[Text excerpt]:
+ + + + +
Yes, there is a difference between hearing and understanding sound.
Acoustic information is processed in different neural centers along the auditory pathway. The auditory system runs from the peripheral end organ in the inner ear (the cochlea) to the cortex. Along the way various processing steps are carried out. For example, basic reflex behaviors in response to acoustic stimuli (e.g., startle responses) are processed in subcortical structures (Bocca, 1985), while complex sound perception, such as listening to music, is mediated in the cortex (Philips & Farmer, 1982).
Source: New York University
It is not until the cortex that complex sounds such as speech are processed into meaningful information. The difference between hearing and understanding sound is strikingly evident in people with lesions in the auditory cortex.
Damage to the auditory cortex can result in an inability to recognize complex sounds and in a loss of speech understanding. These symptoms are referred to as agnosia or cortical deafness (Rosati, 1982). The loss of speech understanding (word deafness) is the most debilitating and therefore most investigated aspect of agnosia (Philips & Farmer, 1982).
However, tone audiograms (i.e., tonal hearing sensitivity) of people with cortical deafness are largely unaffected (i.e., their auditory thresholds are fine) and they may have normal sound-intensity and sound-frequency discriminating abilities as well (Rosati, 1982). Hence, the auditory cortex is thought to fulfill a synthetic function, in that it integrates complex sounds such as speech in time (Bocca, 1985). Word deafness may therefore be comparable to hearing a strange language, or hearing reversed words being spoken; one can hear it, but not comprehend it (Rosati, 1982).
It has been shown that the auditory cortex is crucial in storing information as well as processing of sound stimuli with rapidly changing content (in the order of milliseconds to tens of milliseconds). A loss of storage capacity and the loss of the ability to analyze rapidly changing acoustic signals are thought to at least partly explain the detrimental effects of auditory cortex lesions on speech understanding and other auditory abilities (Philips & Farmer, 1982).
+ + + + +
[Dataset entries]:
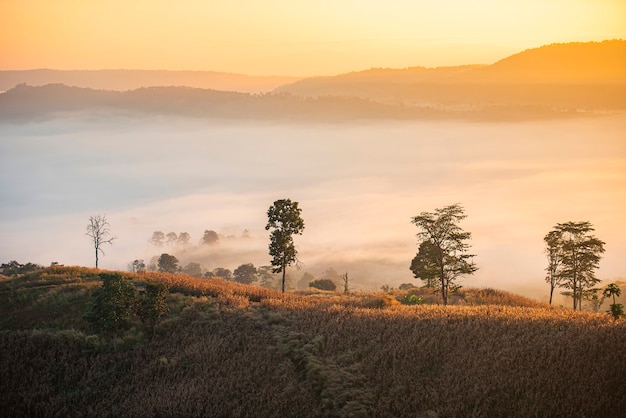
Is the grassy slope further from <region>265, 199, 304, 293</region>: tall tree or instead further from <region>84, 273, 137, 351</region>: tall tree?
<region>265, 199, 304, 293</region>: tall tree

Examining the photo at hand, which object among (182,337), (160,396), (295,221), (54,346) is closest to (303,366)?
(160,396)

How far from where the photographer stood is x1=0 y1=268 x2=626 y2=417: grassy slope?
2458 cm

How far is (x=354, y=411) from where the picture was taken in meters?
25.0

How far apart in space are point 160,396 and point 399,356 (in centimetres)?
1374

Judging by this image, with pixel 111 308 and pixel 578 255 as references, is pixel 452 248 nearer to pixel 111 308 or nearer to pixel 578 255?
pixel 578 255

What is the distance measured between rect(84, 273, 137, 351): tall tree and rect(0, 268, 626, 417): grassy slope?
1538 mm

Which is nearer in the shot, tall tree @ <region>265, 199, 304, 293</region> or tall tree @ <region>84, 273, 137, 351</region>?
tall tree @ <region>84, 273, 137, 351</region>

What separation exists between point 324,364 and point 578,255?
40.8m

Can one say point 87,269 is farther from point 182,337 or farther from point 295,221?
point 182,337

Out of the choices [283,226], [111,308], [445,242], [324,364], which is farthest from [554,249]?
[111,308]

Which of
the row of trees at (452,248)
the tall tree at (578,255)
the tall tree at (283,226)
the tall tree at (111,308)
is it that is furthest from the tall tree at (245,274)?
the tall tree at (111,308)

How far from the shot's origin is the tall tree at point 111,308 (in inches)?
1374

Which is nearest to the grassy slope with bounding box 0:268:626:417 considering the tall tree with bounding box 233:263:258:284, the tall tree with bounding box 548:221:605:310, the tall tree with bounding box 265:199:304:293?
the tall tree with bounding box 265:199:304:293

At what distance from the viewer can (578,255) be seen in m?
57.6
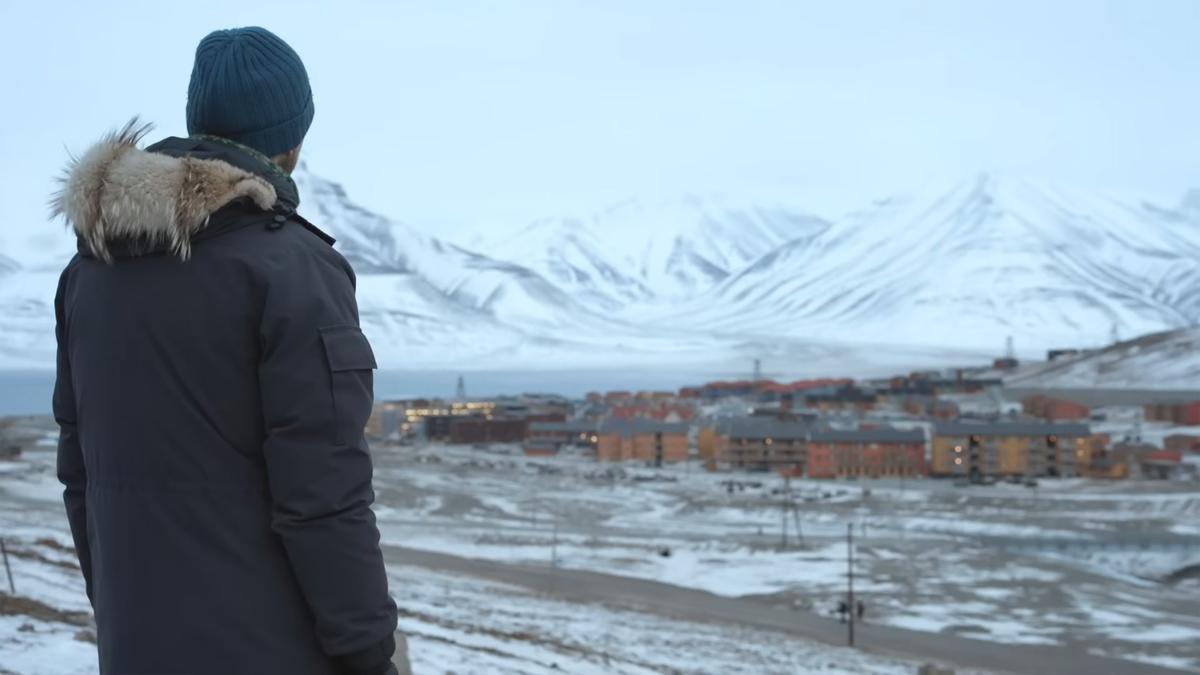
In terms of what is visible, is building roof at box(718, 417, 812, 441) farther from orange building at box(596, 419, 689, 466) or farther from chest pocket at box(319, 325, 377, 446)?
chest pocket at box(319, 325, 377, 446)

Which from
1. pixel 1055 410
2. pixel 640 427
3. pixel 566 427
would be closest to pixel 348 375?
pixel 640 427

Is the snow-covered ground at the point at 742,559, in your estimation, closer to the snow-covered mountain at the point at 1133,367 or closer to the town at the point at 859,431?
the town at the point at 859,431

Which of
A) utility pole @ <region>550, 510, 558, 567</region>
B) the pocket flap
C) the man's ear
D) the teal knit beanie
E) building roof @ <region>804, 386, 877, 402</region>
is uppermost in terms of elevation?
building roof @ <region>804, 386, 877, 402</region>

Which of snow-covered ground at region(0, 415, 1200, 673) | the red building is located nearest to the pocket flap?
snow-covered ground at region(0, 415, 1200, 673)

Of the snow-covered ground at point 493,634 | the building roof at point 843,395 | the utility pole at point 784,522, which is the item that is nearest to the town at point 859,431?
the building roof at point 843,395

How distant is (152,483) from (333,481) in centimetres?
23

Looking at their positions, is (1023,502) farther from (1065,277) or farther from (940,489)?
A: (1065,277)

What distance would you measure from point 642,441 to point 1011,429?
14611mm

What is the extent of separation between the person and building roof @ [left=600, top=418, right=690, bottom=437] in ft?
150

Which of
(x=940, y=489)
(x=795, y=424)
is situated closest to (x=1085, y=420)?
(x=795, y=424)

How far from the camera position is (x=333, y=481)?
1.24 meters

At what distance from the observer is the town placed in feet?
131

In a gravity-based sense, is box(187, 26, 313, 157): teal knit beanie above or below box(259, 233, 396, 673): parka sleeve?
above

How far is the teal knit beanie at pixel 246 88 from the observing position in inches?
56.1
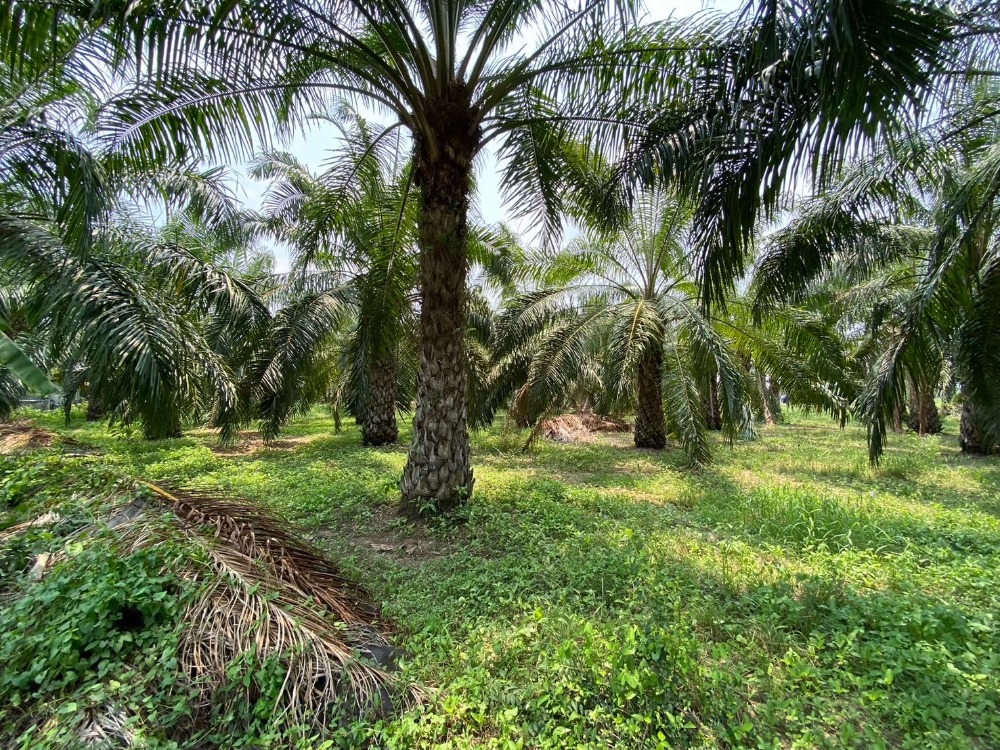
+ + + + +
[Work instructions]: Rewrite the text on hearing and understanding sound from "Yes, there is" to "the auditory cortex.", renaming "neural centers" as "brain regions". The listing has no connection to the text on hearing and understanding sound.

[Response]:
Yes, there is a difference between hearing and understanding sound.
Acoustic information is processed in different brain regions along the auditory pathway. The auditory system runs from the peripheral end organ in the inner ear (the cochlea) to the cortex. Along the way various processing steps are carried out. For example, basic reflex behaviors in response to acoustic stimuli (e.g., startle responses) are processed in subcortical structures (Bocca, 1985), while complex sound perception, such as listening to music, is mediated in the cortex (Philips & Farmer, 1982).
Source: New York University
It is not until the cortex that complex sounds such as speech are processed into meaningful information. The difference between hearing and understanding sound is strikingly evident in people with lesions in the auditory cortex.